On entend par composition le travail de quiconque exprime sa pensée par l'écriture. Ce travail, comme nous le verrons bientôt (p. 265), se compose de trois opérations essentielles, qui sont :

1o La recherche des idées qu'on devra exprimer (invention); 2o la coordination de ces mêmes idées (disposition ou plan); 3o la manière de les rendre (élocution, style).

Dans l'usage ordinaire de la vie les sujets que l'on peut avoir à traiter se réduisent à cinq genres principaux : la narration, la description, la lettre, le rapport et le discours.

1° DE LA NARRATION

677. La narration est l'exposé d'un fait, réel ou imaginaire, depuis l'instant où il commence jusqu'à celui où il s'achève.

Une narration doit être claire, simple, courte, vive d'allures et intéressante.

La recommandation de Boileau :

Soyez vif et pressé dans vos narrations

ne s'adresse pas seulement aux poètes; chacun doit en faire son profit.

Il faut en composant une narration élaguer tout ce qui ne serait pas essentiel au récit; bannir les circonstances qui ne seraient d'aucun intérêt pour le lecteur; grouper autant que possible les faits dans leur ordre chronologique, ce qui contribue puissamment à la clarté; éviter le retour trop fréquent des mêmes tournures de phrases; donner du mouvement au récit, c'est-à-dire faire que le lecteur voie, en quelque sorte, l'action se dérouler sous ses yeux et qu'il croie y assister; enfin il faut écrire aussi naturellement que l'on parlerait et ne pas se préoccuper d'élever son style.
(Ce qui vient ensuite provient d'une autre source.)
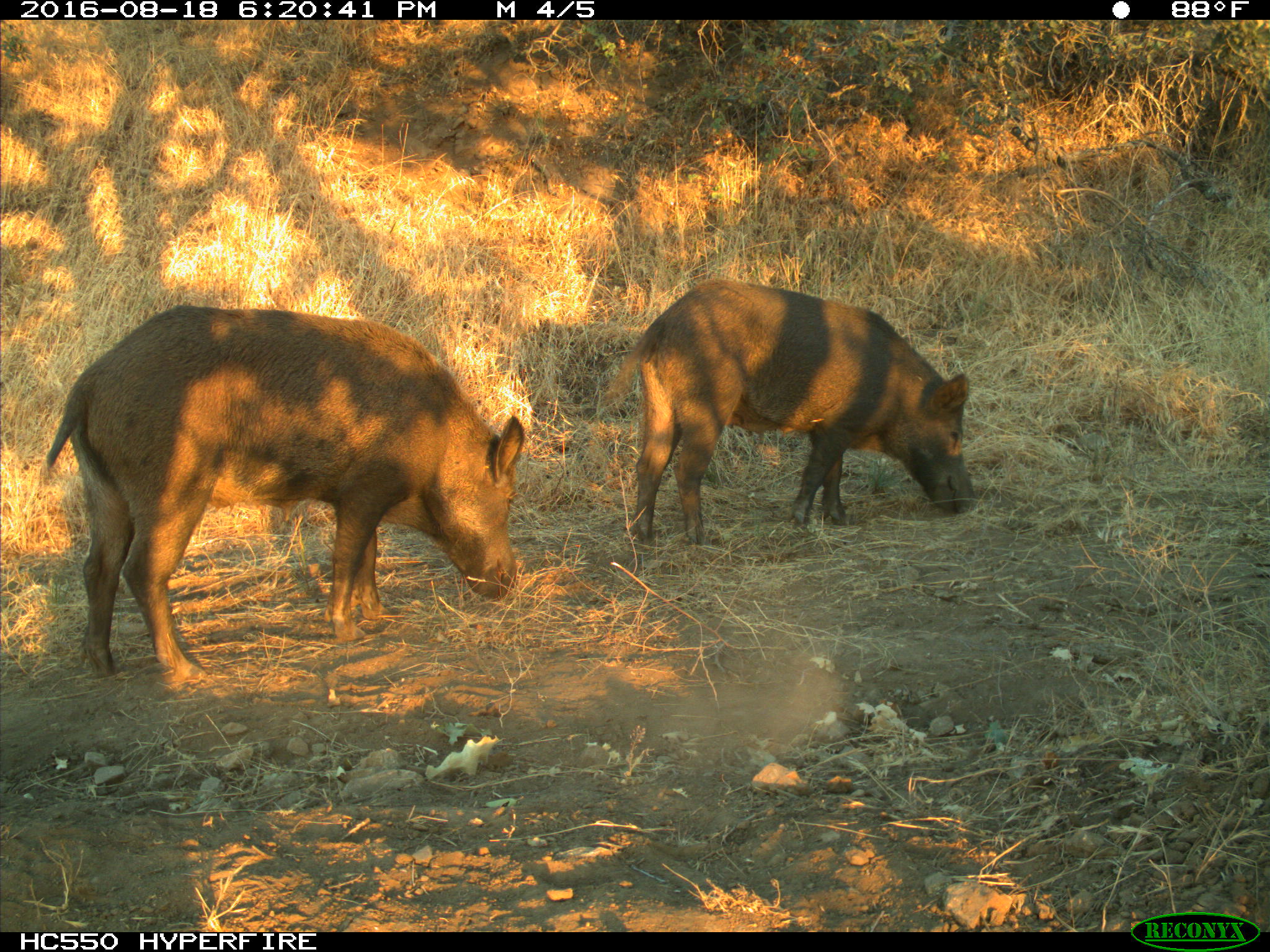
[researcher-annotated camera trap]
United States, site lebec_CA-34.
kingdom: Animalia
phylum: Chordata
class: Mammalia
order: Artiodactyla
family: Suidae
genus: Sus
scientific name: Sus scrofa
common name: wild boar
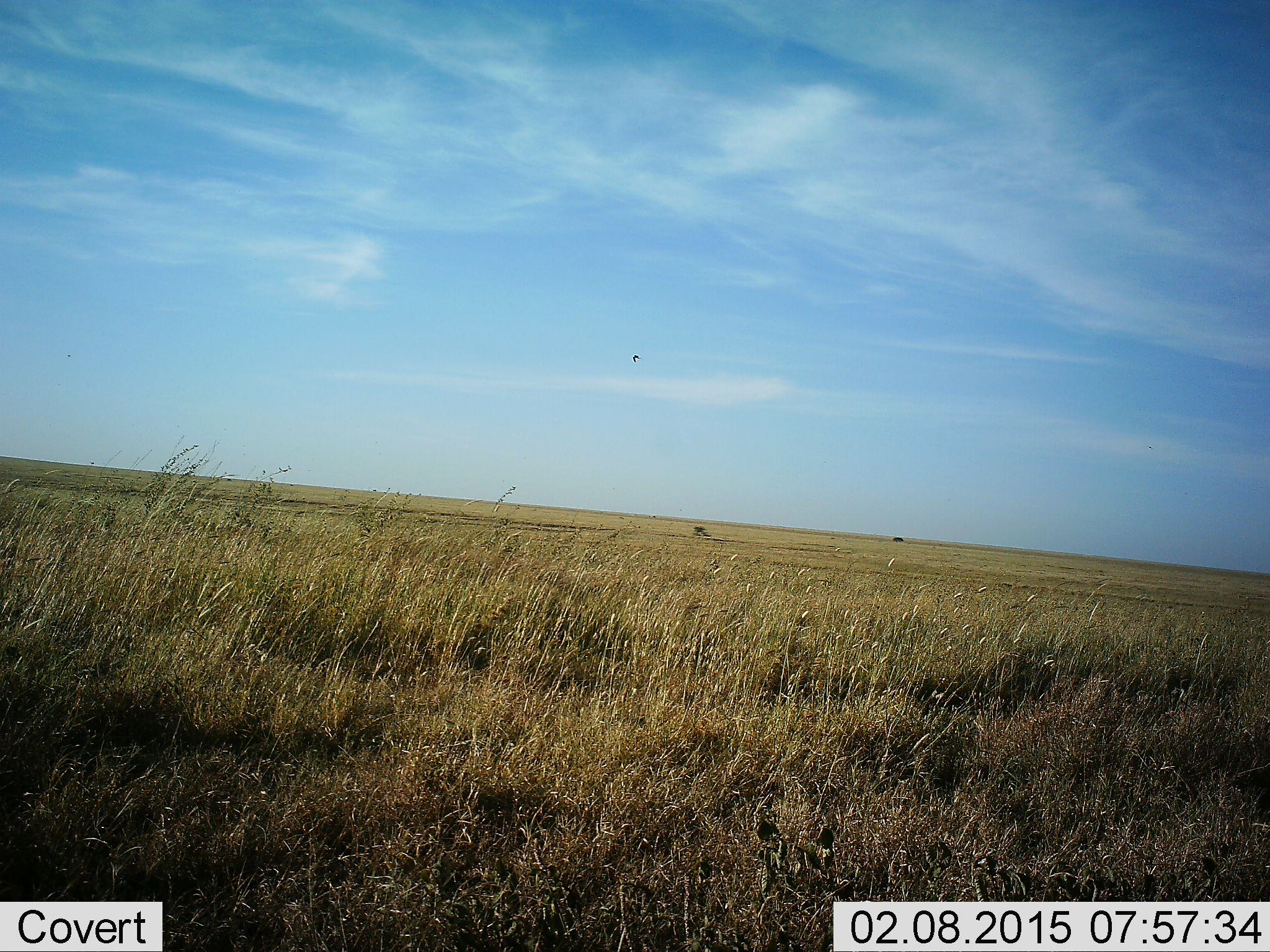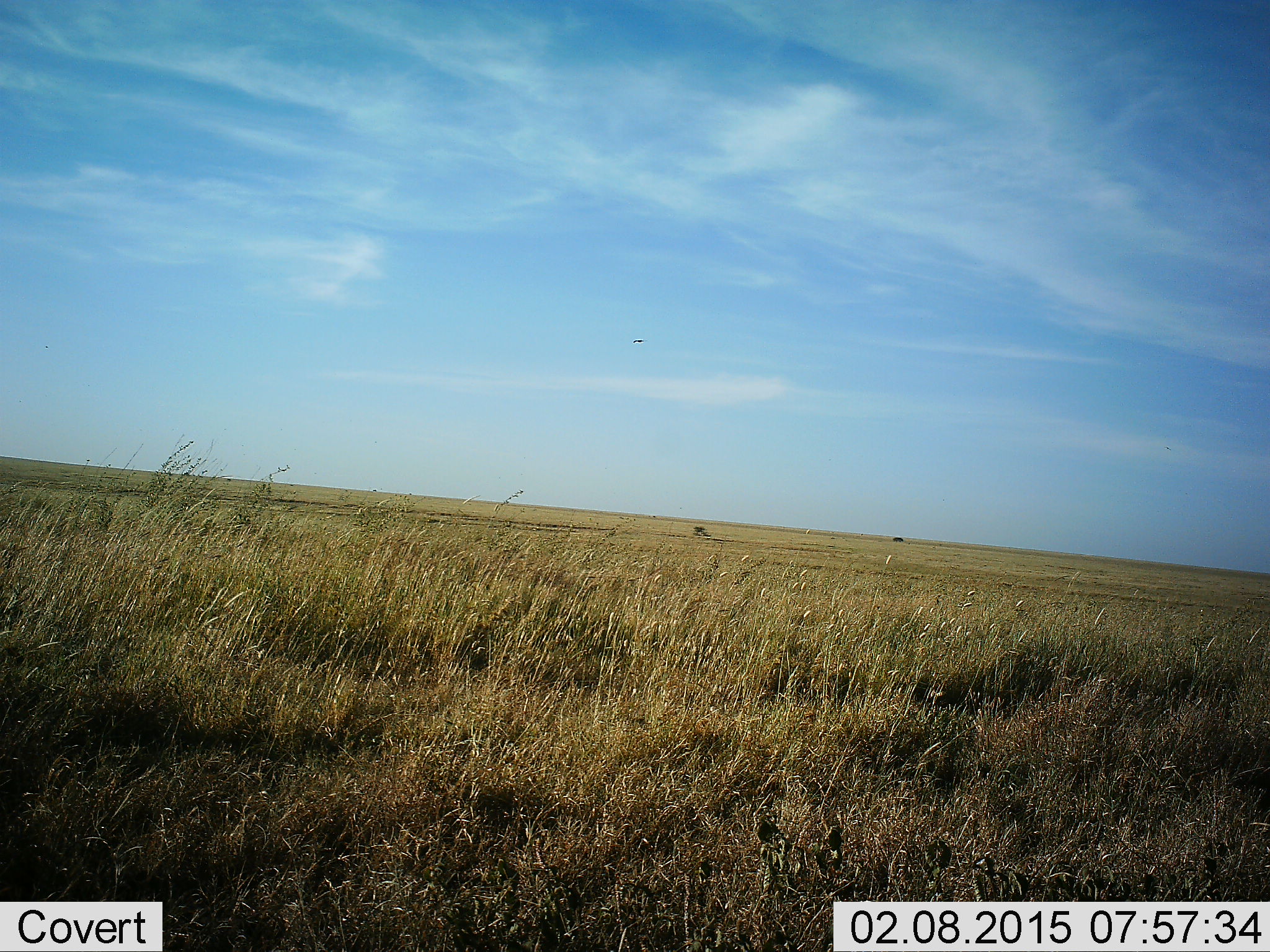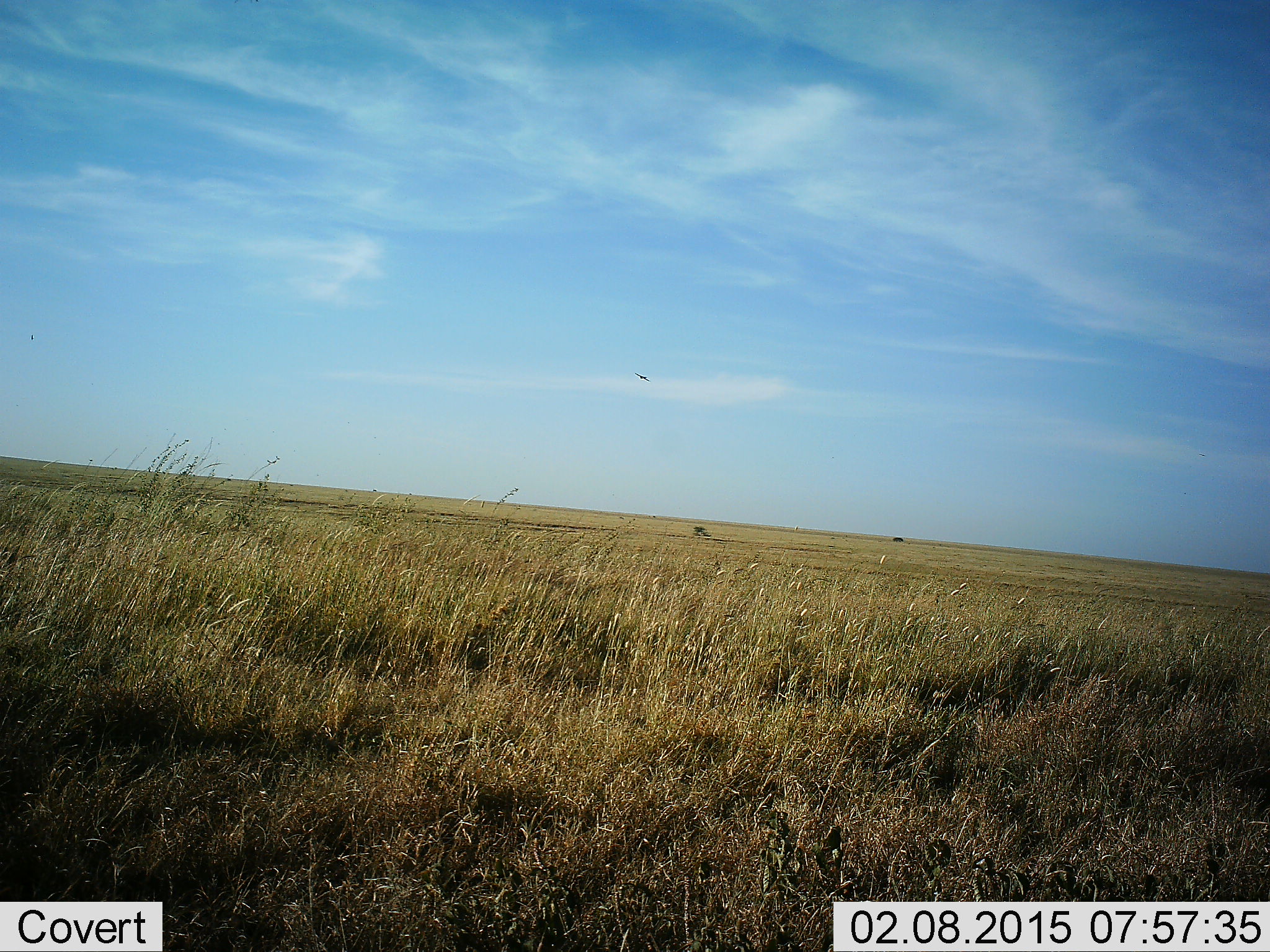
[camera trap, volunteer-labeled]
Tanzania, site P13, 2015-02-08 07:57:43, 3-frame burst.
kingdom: Animalia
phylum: Chordata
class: Aves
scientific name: Aves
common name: bird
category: otherbird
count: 1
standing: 0%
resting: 0%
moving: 100%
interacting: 0%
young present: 0%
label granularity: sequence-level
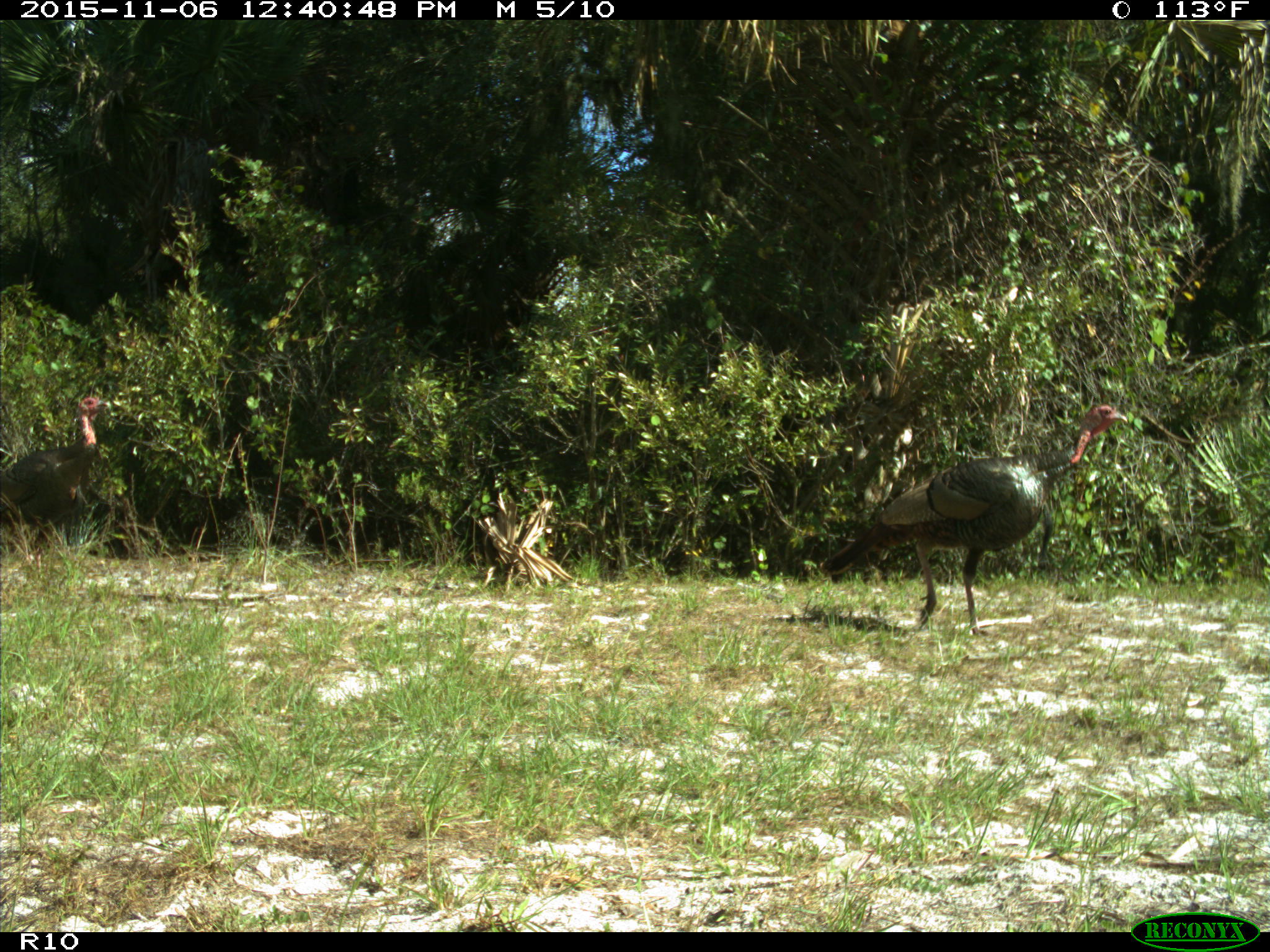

Mieux vaut encore pécher par excès de simplicité et de bonhomie que par emphase.

Comme exemple de narration aussi simple qu'intéres

sante et touchante, nous citerons le récit de la mort de Turenne dû à la plume de Mme de Sévigné* (voir Morceaux choisis, p. 379).

2o DE LA DESCRIPTION

678. La description est une peinture vive et exacte des objets. Elle consiste à composer une sorte de tableau dont la lecture rende présente aux yeux la chose que l'on s'est proposé de faire connaître. Une description bien faite doit être fidèle et vraie, mais esquissée à grands traits. L'écrivain doit surtout éviter de se perdre dans des détails inutiles; la prolixité est le plus grand écueil de la description. Elle a été formellement condamnée en ces termes par Boileau :

Un auteur, quelquefois trop plein de son objet,
Jamais sans s'épuiser n'abandonne un sujet.
S'il rencontre un palais, il m'en dépeint la face;
Il me promène après de terrasse en terrasse;
Ici s'offre un perron; là règne un corridor;
Là ce balcon s'enferme en un balustre d'or.
Il compte des plafonds les ronds et les ovales;

« Ce ne sont que festons, ce ne sont qu'astragales. >>
Je saute vingt feuillets pour en trouver la fin,
Et je me sauve à peine au travers du jardin.

(BOILEAU, Art poétique.)

Nous indiquerons comme exemple du genre la description de la Bétique dans le Télémaque (voir Morceaux choisis, p. 377).

3o DE LA LETTRE

679. La lettre est une conversation par écrit entre deux personnes séparées l'une de l'autre. On peut dire que la lettre constitue le genre littéraire le plus universellement cultivé.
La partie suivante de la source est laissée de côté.